• Texte à lire:
:::::

Bolly&co Magazine

Agilane Pajaniradja, le fondateur d'Aanna Films.

22 juin 2018
interview Agilane Pajaniradja Aanna Films Ça fait quelques années que ça traînait en longueur. On pensait d’abord le rencontrer en janvier 2017 dans le cadre du Paris Images Tradeshow. Mais il était souffrant. Elodie espérait ensuite s’entretenir avec lui lors de l’édition 2017 du Festival des Cinémas Indiens de Toulouse. Encore manqué ! Pire qu’une star de cinéma, décidément ! Mais cette année, c’était la bonne. Après l’avoir croisé furtivement en 2017 lors de la projection exceptionnelle de Vikram Vedha, nous avons enfin pu nous poser avec Agilane Pajaniradja, directeur de la société de distribution Aanna Films. Entretien sérieux et solennel en perspective ? Que nenni !

Conversation autour d’un cheesecake.



Puisque nous avons partagé le Festival des Cinémas Indiens de Toulouse. avec lui. Nous avons au passage découvert sa passion, sa sensibilité, sa sincérité et sa curiosité pour les cinémas indiens. Il faut dire qu’exceptionnellement, il avait laissé son costume de chef d’entreprise au placard pour revêtir celui, plus confortable, de cinéphile. Cette interview date d’avril dernier, mais on profite de la sortie toute récente de son dernier né, Race 3, pour vous faire découvrir l’homme qui se cache derrière la bannière Aanna Films. Et on vous prévient : vous risquez d’être très surpris…

Alors déjà, merci de nous accorder un peu de ton précieux temps. Avant toute chose, comment tu as initié le projet Aanna Films?

Agilane Pajaniradja : Beaucoup le savent déjà, ça a commencé du fait que j’avais envie de voir des films indiens en salles de cinéma. Il n’y avait pas de possibilité dans le sens où je l’entends, c’est-à-dire qu’il y avait des films indiens qui étaient disponibles à l’époque à La Courneuve mais les conditions de projection ne me convenaient pas. Du coup, je voulais que de vraies salles puissent diffuser les films indiens. Je suis allé voir plein de gens pour qu’ils le fassent. Mais personne ne voulait le faire. En attendant, j’avais fait des études de marché pour savoir comment ça fonctionnait. Et vu que personne d’autre que moi ne voulait le faire, je me suis lancé.

Donc tu as ouvert ta boîte,
c’est ça ?


AP : J’ai créé une société. Initialement, c’était via une association. Je ne faisais que des projections ponctuelles. Mais je voulais aller plus loin et j’ai donc créé Aanna Films en 2009. Cela m’a pris plus d’un an et demi pour convaincre une salle de cinéma. Le premier film que j’ai distribué, Delhi Belly (avec Imran Khan, ndlr), a fait un flop. Mais c’était un succès dans le sens où sortir un film indien en France en même temps qu’en Inde de manière légale avec des sous-titres en français constituait en soi un challenge. Et ce challenge-là, on l’a relevé avec Delhi Belly. Le premier succès financier, c’était notre deuxième film, 7ème sens (7aum Arivu avec Surya, ndlr), que nous avons sorti en fin d’année 2010.

Quand tu disais que tu voulais voir des films indiens, quelle était ta volonté ? Quel genre de films indiens tu souhaitais rendre accessible ?

:::::

• Données collectées:
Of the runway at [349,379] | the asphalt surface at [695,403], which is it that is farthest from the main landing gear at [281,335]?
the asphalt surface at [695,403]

:::::

• À faire: Renvoyez à l'identique le passage de l'entretien avec Agilane Pajaniradja qui commence à "Donc tu as ouvert" et se termine à "fin d’année 2010.". Seul l'entretien sert de source ici.

• Réponse à fournir:
Donc tu as ouvert ta boîte,
c’est ça ?


AP : J’ai créé une société. Initialement, c’était via une association. Je ne faisais que des projections ponctuelles. Mais je voulais aller plus loin et j’ai donc créé Aanna Films en 2009. Cela m’a pris plus d’un an et demi pour convaincre une salle de cinéma. Le premier film que j’ai distribué, Delhi Belly (avec Imran Khan, ndlr), a fait un flop. Mais c’était un succès dans le sens où sortir un film indien en France en même temps qu’en Inde de manière légale avec des sous-titres en français constituait en soi un challenge. Et ce challenge-là, on l’a relevé avec Delhi Belly. Le premier succès financier, c’était notre deuxième film, 7ème sens (7aum Arivu avec Surya, ndlr), que nous avons sorti en fin d’année 2010.